The problem with the encoding

This is the forum for miscellaneous technical/programming questions.

Moderator: 2ffat

The problem with the encoding

Postby Lena » Mon Mar 30, 2015 6:24 am

Hi.
The device sends Russian letters "ABC"
Code: Select all
 if(JSONPair != NULL)
   {
   String JsonMemberName = JSONPair->JsonString->Value();
   String JsonMemberValue = JSONPair->JsonValue->ToString();//here i got "???"


But I got this: "???" (see picture.)
How to get a Russian letters from JSONPair->JsonValue?
Thanks.
Attachments
1.jpg
1.jpg (19.41 KiB) Viewed 29451 times
Lena
BCBJ Master
BCBJ Master
 
Posts: 583
Joined: Sun Feb 06, 2011 1:28 pm

Re: The problem with the encoding

Postby rlebeau » Mon Mar 30, 2015 4:47 pm

What you have shown indicates that the JSON data is going through a charset conversion using a charset that does not support the Russian characters you are looking for.
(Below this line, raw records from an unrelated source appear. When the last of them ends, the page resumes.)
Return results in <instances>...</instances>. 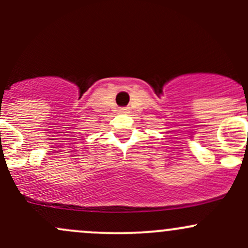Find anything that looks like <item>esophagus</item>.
<instances>
[{"mask_svg":"<svg viewBox=\"0 0 248 248\" xmlns=\"http://www.w3.org/2000/svg\"><path fill=\"white\" fill-rule=\"evenodd\" d=\"M126 110H127V109L122 108V109H120V111H121V112H126Z\"/></svg>","mask_w":248,"mask_h":248,"instance_id":"obj_1","label":"esophagus"}]
</instances>
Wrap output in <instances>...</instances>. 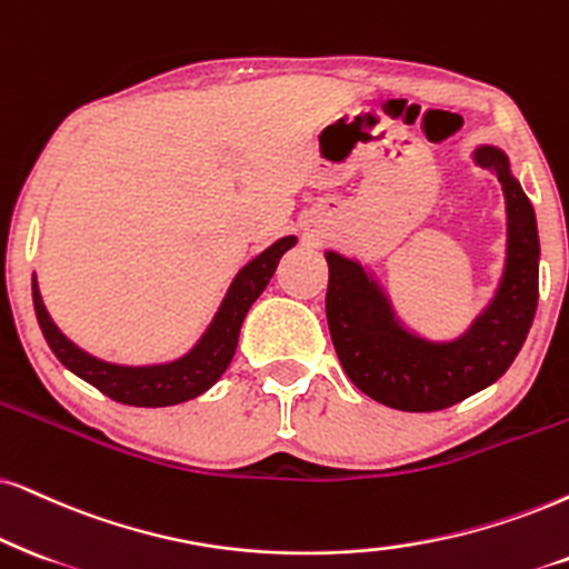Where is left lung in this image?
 <instances>
[{
	"label": "left lung",
	"instance_id": "obj_1",
	"mask_svg": "<svg viewBox=\"0 0 569 569\" xmlns=\"http://www.w3.org/2000/svg\"><path fill=\"white\" fill-rule=\"evenodd\" d=\"M476 157L505 189L509 243L499 291L462 338L430 343L407 333L362 264L326 254V315L341 368L359 391L401 412H436L496 383L533 326L541 254L533 204L499 149L480 147Z\"/></svg>",
	"mask_w": 569,
	"mask_h": 569
}]
</instances>
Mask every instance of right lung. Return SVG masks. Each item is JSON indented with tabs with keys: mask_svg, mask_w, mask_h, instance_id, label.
Listing matches in <instances>:
<instances>
[{
	"mask_svg": "<svg viewBox=\"0 0 569 569\" xmlns=\"http://www.w3.org/2000/svg\"><path fill=\"white\" fill-rule=\"evenodd\" d=\"M293 243H297V239H293V236H286V239H280L272 243V247L264 249L260 257H254L247 268L239 270V276L233 278L226 299H222L218 315H214L212 326L207 328V333L201 336L197 347H193L186 357L176 359V362L152 365V368H123V365H110L86 355L83 349L70 343L68 338L60 333V328L54 326L52 318H49L33 276L36 320H39L41 333H44L54 357L60 359L70 372L83 378L86 383L99 388L104 397L131 407L181 405V401H189L193 397H199V393H204L207 388L226 372L228 365H231V359L236 355V343H239L241 322L247 318L249 307L254 305L257 297L264 291V286L270 283L280 257H283Z\"/></svg>",
	"mask_w": 569,
	"mask_h": 569,
	"instance_id": "obj_1",
	"label": "right lung"
}]
</instances>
But you have not provided enough information to diagnose what that is happening.

JSON uses UTF-8 by default. Does the input JSON use UTF-8?

When you parse the JSON into a TJSONValue using TJSONObject::ParseJSONValue(), are you parsing it as a String or as a byte array? If the former, where is the String coming from? If the latter, what are you setting the IsUTF8 parameter to?

Where is the JSON actually coming from? Did you verify that the Russian characters in question are correct in the raw JSON data before you parse it?
Last edited by rlebeau on Tue Mar 31, 2015 2:38 pm, edited 1 time in total.
Remy Lebeau (TeamB)
Lebeau Software
User avatar
rlebeau
BCBJ Author
BCBJ Author
 
Posts: 1545
Joined: Wed Jun 01, 2005 3:21 am
Location: California, USA

Re: The problem with the encoding

Postby Lena » Tue Mar 31, 2015 12:23 am

Hi.
If the former, where is the String coming from?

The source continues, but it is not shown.